• _DOCUMENT PASSAGE_:
- - - - - - -

Wang and colleagues have shown that LRP-1 mediates tPA-induced matrix metalloproteinase (MMP)-9 expression in human cerebral microvascular endothelial cells, and inhibitors of the transcription factors AP-1 and NF-κB suppress tPA effect [68]. Up-regulated MMP-9 subsequently promotes neuron death by matrix degradation and disruption of neuron integrity [69,70]. In a middle cerebral artery occlusion (MCAO)-induced brain ischemic model, Yepes and others have demonstrated that induction of endogenous tPA or injection of exogenous tPA induces a rapid and dose-dependent increase in vascular permeability resulting in opening of blood-brain barrier (BBB). They further showed that LRP-1 mediates BBB opening, since both LRP-1 antagonist receptor-related protein (RAP) and its neutralizing antibody block the activity [38]. Later, Yepes group also found that MCAO-induced microglial activation, as demonstrated ameboid morphology and double immune staining of β-isolectin and F4/80, as well as inflammatory markers such as inducible nitric oxide synthase (iNOS), in the wild-type mice, is significantly decreased in tPA−/− and microglia-specific LRP-1 knockout (macLRP−/−). In addition, administration of exogenous tPA induces microglial activation in tPA−/− mice but not in the macLRP−/− mice, suggesting that LRP-1 mediates tPA-induced microglial activation and inflammatory response in the ischemic brain. Although the exact signaling mechanism remains unknown, they have shown that LRP-1 promotes NF-κB signaling in this model [37].

- - - - - - -

• _WORK ITEM 1_: In the passage on tPA and LRP-1, which two agents block the LRP-1-mediated opening of the blood-brain barrier?
• _WORK ITEM 2_: Translate this sentence from the passage on tPA and LRP-1 into Spanish: "Up-regulated MMP-9 subsequently promotes neuron death by matrix degradation and disruption of neuron integrity [69,70]."
• _WORK ITEM 3_: List every abbreviation that the passage on tPA and LRP-1 introduces in parentheses after its full form, along with that full form.
The records have no role in this work.

- - - - - - -

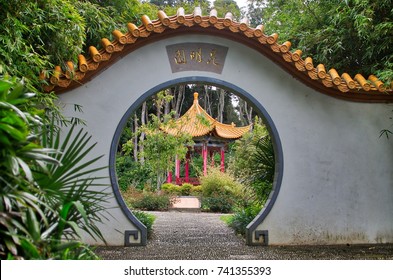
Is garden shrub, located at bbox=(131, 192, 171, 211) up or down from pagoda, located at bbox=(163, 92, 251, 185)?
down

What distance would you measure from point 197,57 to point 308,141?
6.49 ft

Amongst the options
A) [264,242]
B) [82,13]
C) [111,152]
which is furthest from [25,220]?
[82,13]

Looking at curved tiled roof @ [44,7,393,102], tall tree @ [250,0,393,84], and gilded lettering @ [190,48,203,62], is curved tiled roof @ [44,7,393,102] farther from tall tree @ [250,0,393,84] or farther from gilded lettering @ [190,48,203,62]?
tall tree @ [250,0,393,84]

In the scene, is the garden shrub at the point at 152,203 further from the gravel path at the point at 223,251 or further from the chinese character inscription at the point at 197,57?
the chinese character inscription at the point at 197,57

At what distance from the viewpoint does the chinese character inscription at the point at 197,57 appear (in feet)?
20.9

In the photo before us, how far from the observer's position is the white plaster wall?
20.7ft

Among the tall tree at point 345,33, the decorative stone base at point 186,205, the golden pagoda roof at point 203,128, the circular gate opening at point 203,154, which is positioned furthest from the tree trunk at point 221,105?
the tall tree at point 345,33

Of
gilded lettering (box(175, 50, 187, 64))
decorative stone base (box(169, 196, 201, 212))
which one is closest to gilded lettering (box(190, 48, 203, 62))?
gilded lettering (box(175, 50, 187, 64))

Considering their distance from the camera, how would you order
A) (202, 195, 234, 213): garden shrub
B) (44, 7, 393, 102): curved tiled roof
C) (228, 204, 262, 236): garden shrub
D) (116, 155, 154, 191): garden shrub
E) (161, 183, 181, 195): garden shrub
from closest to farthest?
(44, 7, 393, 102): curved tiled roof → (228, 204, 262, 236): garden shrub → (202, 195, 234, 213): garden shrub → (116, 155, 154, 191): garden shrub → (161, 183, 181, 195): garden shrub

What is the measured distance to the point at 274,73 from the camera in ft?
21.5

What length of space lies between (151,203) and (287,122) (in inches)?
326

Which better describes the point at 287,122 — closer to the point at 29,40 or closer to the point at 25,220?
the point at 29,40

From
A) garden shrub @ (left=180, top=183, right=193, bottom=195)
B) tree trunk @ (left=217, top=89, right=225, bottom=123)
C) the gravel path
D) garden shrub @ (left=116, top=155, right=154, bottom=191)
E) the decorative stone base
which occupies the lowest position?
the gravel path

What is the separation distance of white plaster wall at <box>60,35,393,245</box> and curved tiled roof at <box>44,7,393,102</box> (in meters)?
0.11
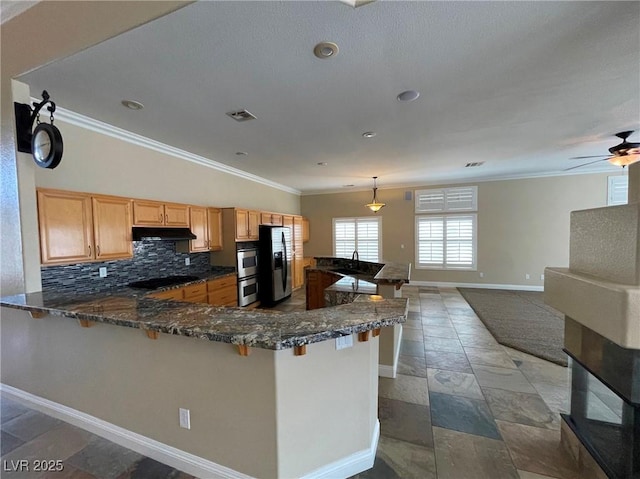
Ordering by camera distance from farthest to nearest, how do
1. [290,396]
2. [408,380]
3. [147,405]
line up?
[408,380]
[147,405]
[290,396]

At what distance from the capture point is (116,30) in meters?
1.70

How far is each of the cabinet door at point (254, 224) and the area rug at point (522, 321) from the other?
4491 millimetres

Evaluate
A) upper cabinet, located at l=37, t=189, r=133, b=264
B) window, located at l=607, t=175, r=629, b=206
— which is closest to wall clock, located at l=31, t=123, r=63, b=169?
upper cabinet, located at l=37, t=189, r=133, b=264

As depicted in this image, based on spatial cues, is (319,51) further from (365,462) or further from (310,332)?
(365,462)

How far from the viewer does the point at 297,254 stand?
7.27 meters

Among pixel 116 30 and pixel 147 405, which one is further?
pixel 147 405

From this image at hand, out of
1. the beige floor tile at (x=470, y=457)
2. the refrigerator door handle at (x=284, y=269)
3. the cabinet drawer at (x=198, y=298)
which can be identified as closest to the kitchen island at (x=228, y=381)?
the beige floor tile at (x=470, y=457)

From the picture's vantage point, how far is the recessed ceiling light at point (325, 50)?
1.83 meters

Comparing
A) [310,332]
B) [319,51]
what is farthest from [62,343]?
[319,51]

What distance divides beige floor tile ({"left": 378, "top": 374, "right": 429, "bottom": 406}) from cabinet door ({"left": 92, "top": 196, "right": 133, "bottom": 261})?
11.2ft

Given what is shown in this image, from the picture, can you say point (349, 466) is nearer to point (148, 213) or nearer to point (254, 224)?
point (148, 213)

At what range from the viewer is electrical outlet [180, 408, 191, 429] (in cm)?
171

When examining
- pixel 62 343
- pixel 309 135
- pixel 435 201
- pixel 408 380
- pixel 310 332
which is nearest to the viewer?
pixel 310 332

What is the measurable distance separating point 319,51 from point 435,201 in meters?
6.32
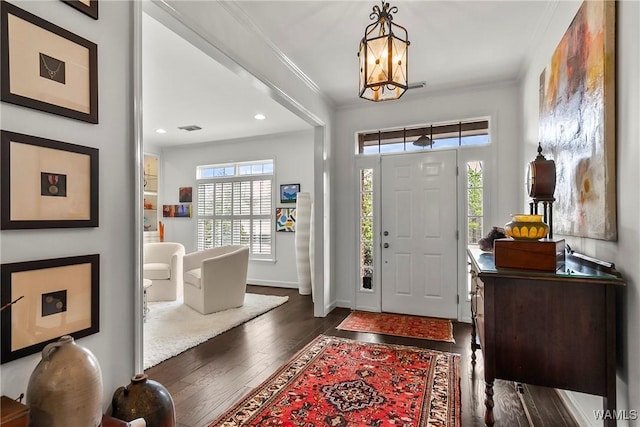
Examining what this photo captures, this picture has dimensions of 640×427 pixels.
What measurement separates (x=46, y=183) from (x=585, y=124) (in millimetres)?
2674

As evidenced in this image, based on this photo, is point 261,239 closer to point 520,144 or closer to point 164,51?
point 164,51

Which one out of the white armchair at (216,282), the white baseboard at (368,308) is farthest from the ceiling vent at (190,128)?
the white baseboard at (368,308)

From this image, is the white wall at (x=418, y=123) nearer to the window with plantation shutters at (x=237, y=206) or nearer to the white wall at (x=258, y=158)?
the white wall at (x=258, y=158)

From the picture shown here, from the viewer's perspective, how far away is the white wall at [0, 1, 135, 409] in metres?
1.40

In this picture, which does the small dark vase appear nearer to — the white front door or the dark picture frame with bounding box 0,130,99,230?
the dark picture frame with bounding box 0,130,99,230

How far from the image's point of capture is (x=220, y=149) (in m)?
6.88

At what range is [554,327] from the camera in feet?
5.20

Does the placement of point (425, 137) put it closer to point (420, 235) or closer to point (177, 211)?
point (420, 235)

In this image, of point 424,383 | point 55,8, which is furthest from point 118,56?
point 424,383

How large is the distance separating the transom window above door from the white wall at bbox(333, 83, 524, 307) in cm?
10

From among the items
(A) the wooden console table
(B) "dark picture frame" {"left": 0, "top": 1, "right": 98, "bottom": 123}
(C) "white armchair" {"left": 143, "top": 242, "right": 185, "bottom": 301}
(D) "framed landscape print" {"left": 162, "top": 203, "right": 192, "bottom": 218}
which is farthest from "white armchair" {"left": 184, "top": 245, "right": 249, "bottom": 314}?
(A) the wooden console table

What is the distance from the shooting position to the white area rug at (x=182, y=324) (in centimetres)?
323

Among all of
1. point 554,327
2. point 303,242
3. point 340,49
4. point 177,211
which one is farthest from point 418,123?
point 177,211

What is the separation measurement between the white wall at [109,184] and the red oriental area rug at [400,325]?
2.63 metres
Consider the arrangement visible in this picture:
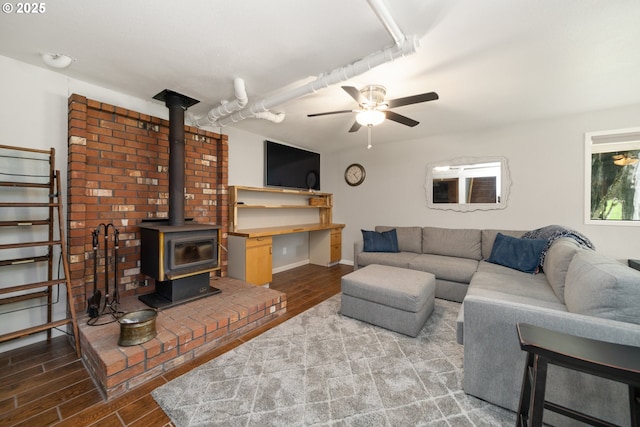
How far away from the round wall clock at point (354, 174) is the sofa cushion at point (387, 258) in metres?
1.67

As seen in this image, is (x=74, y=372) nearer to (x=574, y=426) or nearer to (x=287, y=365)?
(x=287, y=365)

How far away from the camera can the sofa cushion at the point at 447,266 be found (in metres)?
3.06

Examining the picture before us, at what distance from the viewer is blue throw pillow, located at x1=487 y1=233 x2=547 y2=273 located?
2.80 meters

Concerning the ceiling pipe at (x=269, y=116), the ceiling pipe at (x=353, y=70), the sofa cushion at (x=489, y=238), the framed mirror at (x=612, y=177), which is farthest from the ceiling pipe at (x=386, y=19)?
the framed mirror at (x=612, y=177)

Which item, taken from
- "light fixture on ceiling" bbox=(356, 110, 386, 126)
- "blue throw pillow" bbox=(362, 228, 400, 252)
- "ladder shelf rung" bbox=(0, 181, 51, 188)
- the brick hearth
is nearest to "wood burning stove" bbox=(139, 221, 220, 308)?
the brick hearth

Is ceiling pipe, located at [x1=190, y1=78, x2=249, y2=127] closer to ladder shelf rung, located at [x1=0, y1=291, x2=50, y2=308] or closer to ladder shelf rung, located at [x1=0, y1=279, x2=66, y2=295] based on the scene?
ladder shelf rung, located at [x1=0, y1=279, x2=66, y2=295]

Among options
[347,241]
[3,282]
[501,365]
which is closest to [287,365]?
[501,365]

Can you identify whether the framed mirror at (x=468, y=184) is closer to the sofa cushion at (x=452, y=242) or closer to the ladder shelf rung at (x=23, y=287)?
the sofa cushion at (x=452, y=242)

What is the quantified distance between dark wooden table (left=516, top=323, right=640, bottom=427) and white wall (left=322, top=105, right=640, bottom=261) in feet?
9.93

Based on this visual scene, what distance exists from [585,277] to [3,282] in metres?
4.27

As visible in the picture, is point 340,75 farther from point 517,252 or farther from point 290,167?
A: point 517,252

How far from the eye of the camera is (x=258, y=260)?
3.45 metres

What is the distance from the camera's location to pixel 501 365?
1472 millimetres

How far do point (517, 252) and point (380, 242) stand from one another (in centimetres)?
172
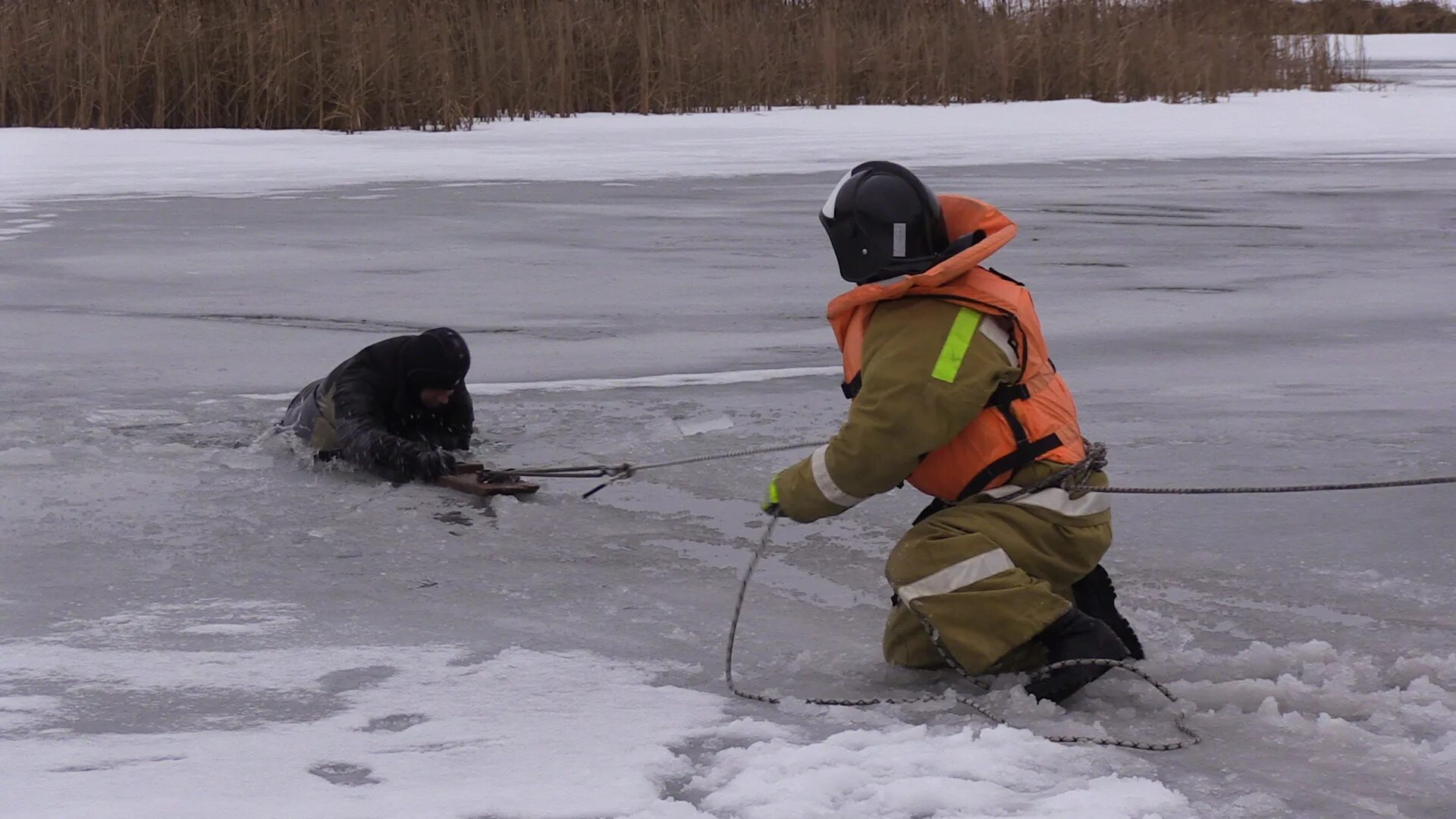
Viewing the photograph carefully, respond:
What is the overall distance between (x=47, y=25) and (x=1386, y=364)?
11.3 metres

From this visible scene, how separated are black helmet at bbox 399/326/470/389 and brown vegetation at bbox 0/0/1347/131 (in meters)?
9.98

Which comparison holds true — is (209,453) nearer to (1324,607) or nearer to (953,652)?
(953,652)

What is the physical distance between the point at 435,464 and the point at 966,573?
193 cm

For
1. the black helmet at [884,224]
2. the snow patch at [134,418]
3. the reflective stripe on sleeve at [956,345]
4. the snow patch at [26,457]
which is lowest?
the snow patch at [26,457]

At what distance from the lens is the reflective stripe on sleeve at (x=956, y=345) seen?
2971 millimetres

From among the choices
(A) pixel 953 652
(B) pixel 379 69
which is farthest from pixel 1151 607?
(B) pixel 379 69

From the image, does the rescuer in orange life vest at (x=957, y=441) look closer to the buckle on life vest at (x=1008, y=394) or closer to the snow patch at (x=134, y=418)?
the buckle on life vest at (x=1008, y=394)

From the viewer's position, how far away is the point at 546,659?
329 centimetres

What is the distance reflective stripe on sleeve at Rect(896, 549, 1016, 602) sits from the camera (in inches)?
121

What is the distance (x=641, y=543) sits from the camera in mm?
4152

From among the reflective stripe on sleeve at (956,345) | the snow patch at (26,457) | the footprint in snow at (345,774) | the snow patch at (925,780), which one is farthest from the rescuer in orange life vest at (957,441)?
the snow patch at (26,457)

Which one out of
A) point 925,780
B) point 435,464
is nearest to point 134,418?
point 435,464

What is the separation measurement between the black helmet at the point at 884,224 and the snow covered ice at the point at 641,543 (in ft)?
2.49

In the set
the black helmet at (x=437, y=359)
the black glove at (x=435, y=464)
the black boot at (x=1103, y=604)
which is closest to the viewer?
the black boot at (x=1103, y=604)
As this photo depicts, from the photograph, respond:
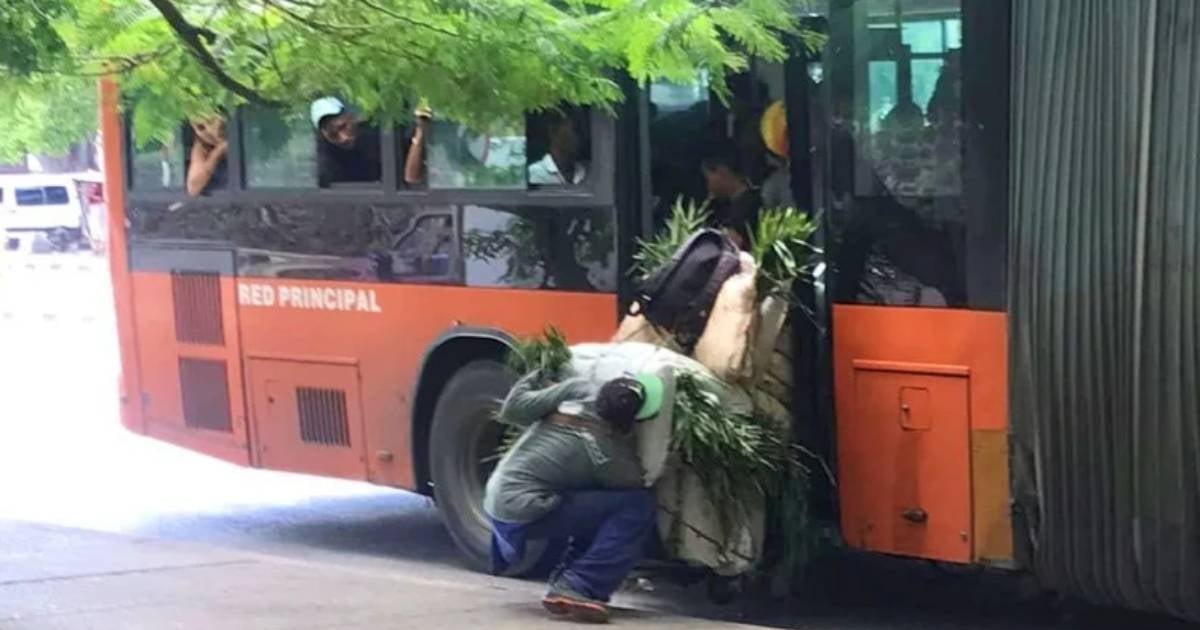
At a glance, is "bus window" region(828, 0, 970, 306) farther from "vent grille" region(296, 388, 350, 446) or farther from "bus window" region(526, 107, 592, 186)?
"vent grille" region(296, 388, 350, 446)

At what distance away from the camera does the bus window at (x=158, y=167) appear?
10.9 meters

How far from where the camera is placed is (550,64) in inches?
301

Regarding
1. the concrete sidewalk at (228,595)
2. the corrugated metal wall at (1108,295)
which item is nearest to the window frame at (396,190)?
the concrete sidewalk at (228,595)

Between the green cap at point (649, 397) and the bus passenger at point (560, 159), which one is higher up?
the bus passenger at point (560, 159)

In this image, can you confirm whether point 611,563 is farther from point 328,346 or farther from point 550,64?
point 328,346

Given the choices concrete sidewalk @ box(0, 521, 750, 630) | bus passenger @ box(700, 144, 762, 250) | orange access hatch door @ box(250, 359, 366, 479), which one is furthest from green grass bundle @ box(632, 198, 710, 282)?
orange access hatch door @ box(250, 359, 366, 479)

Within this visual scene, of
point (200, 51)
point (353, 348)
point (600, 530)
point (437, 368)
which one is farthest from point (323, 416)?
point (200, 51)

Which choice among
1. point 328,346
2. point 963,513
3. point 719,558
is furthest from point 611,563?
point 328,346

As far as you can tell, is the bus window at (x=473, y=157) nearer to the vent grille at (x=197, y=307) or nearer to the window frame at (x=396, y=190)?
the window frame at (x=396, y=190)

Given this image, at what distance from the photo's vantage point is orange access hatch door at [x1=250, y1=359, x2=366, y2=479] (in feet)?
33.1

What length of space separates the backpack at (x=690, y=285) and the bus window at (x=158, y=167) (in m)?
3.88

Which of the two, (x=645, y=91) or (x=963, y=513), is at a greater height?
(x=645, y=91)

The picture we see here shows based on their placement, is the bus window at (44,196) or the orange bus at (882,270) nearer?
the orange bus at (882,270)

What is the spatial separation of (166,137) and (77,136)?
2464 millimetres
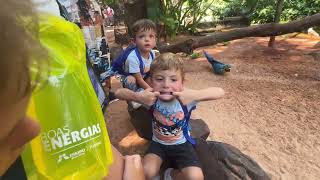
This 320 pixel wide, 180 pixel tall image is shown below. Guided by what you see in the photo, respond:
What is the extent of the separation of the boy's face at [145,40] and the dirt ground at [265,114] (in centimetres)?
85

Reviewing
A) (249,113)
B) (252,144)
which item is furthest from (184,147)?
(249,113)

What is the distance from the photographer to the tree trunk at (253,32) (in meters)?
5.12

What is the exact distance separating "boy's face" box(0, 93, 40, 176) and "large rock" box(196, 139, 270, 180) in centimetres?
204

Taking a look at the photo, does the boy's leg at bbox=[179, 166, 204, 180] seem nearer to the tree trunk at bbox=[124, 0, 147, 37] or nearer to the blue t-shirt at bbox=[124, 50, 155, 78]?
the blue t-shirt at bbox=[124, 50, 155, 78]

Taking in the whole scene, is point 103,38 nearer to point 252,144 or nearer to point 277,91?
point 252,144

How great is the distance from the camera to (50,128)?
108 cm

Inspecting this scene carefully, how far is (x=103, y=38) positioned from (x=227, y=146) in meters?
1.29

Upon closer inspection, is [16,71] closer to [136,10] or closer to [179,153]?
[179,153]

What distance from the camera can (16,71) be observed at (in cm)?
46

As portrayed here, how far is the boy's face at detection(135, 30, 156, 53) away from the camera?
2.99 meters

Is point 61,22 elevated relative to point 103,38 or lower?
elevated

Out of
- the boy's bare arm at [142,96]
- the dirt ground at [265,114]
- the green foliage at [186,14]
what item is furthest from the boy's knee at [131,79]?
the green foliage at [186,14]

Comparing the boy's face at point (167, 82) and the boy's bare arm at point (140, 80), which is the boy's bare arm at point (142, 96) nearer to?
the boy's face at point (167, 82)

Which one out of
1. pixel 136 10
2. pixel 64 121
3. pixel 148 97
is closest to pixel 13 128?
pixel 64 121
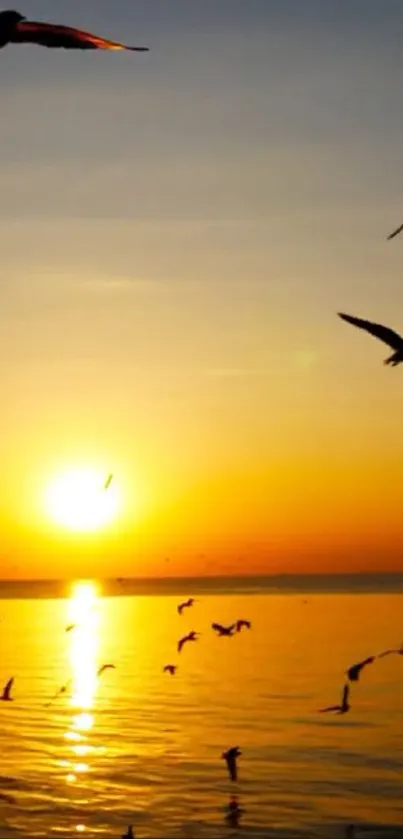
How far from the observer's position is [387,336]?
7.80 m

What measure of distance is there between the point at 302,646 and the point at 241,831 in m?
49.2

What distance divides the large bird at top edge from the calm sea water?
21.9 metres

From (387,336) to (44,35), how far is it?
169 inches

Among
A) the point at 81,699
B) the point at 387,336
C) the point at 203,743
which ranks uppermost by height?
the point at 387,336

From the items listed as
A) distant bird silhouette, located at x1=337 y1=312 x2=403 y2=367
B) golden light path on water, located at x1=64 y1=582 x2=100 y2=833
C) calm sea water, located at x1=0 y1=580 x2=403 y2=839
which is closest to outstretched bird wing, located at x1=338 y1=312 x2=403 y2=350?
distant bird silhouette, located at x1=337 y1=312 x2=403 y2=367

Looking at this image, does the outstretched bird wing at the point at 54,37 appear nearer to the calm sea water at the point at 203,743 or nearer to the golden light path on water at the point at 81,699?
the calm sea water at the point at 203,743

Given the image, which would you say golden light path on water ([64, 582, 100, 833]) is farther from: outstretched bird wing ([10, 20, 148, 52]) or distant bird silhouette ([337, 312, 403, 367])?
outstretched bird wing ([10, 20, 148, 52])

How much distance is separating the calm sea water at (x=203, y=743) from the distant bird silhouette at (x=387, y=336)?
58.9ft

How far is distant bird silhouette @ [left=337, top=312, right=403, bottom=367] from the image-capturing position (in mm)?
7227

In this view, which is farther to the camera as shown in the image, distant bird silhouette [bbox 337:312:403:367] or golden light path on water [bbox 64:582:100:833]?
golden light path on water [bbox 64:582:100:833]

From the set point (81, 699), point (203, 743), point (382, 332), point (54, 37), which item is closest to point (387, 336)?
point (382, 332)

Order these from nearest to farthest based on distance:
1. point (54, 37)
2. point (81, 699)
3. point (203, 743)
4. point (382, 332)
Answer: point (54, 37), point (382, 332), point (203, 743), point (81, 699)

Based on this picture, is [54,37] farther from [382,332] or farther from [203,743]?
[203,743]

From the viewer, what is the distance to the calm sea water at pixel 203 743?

- - - - - - -

• _EXERCISE OUTPUT 1_: Receptor-related protein (RAP) and its neutralizing antibody.

• _EXERCISE OUTPUT 2_: La MMP-9 sobreexpresada promueve posteriormente la muerte neuronal mediante la degradación de la matriz y la alteración de la integridad neuronal [69,70].

• _EXERCISE OUTPUT 3_:
- MMP: matrix metalloproteinase
- MCAO: middle cerebral artery occlusion
- BBB: blood-brain barrier
- RAP: receptor-related protein
- iNOS: inducible nitric oxide synthase
- macLRP−/−: microglia-specific LRP-1 knockout